Pros: A good introduction to the themes introduced in the longer book. Lots of appeal for younger audiences, particularly with the movie of Wonder coming out in the fall.
Cons: Will R. J. Palacio eventually write a new story, or will she just have one hit, Wonder? (See what I did there?)
Published by HMH Books for Young Readers
Summary: When “Opportunity Busing” comes to Charlie’s neighborhood school in 1970’s southern California, many of his friends’ parents opt for other schools. But Charlie’s parents, who have experienced some prejudice against their Jewish faith, choose to keep Charlie at Wonderland. Some 15 miles away, Armstrong’s parents decide to take advantage of the opportunity, and send their reluctant son to sixth grade at Wonderland. Told in the alternating voices of the two boys, the story shows the two-steps-forward-one-step-backwards progress of school segregation. Gradually, the two boys go from sworn enemies to a tentative truce to a close friendship. Charlie, still hurting from the death of his older brother the previous year, eventually shares his pain with Armstrong, who in turn gives Charlie a taste of what his life in the projects is like. By the end of sixth grade, they are almost like brothers, unsure if they will see each other again as separate junior high schools loom in their futures. 304 pages; grades 5-8.

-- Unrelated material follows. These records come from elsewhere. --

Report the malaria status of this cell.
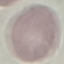

It is uninfected.

stain = Giemsa
image type = automatically extracted cell patch, resized to 64 × 64 pixels
preparation = thin smear
capture = smartphone camera at the microscope eyepiece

Pros: Both funny and poignant, Armstrong & Charlie grabs the reader immediately with two distinct voices switching off every page or two. With lots of 1970’s era details (how could I have forgotten about click-clacks?), kids will get a taste of what school segregation was and how it affected ordinary kids of both races.
Cons: While many fifth graders would enjoy this book, be aware that there is quite a bit of profanity, plus detailed discussions of French kissing and spying on naked women, before recommending it to them.
Published by Candlewick
Summary: Jameson refuses to wear anything but green pants, going so far as to wear them exclusively for swimming. Any attempts by others to foist red or blue pants on him result in blue pants in a tree or red pants on the dog. Jameson believes he can do anything, as long as he’s wearing his green pants. So he can’t make up his mind when Uncle Armando and his beautiful fiance Jo invite Jameson to be in their wedding. He really wants to do it, but one of the requirements is wearing a tuxedo–with black pants. His indecision persists until moments before the big event. Finally, with a little help from Jo, he’s able to be in the wedding but still find a way to express himself. 40 pages; ages 3-7.
Pros: An empowering story for kids who have definite ideas about their likes and dislikes. The illustrations are funny and pretty cute.
Cons: I’m no fashion expert, but has anyone actually worn green pants since Mr. Green Jeans hung out with Captain Kangaroo?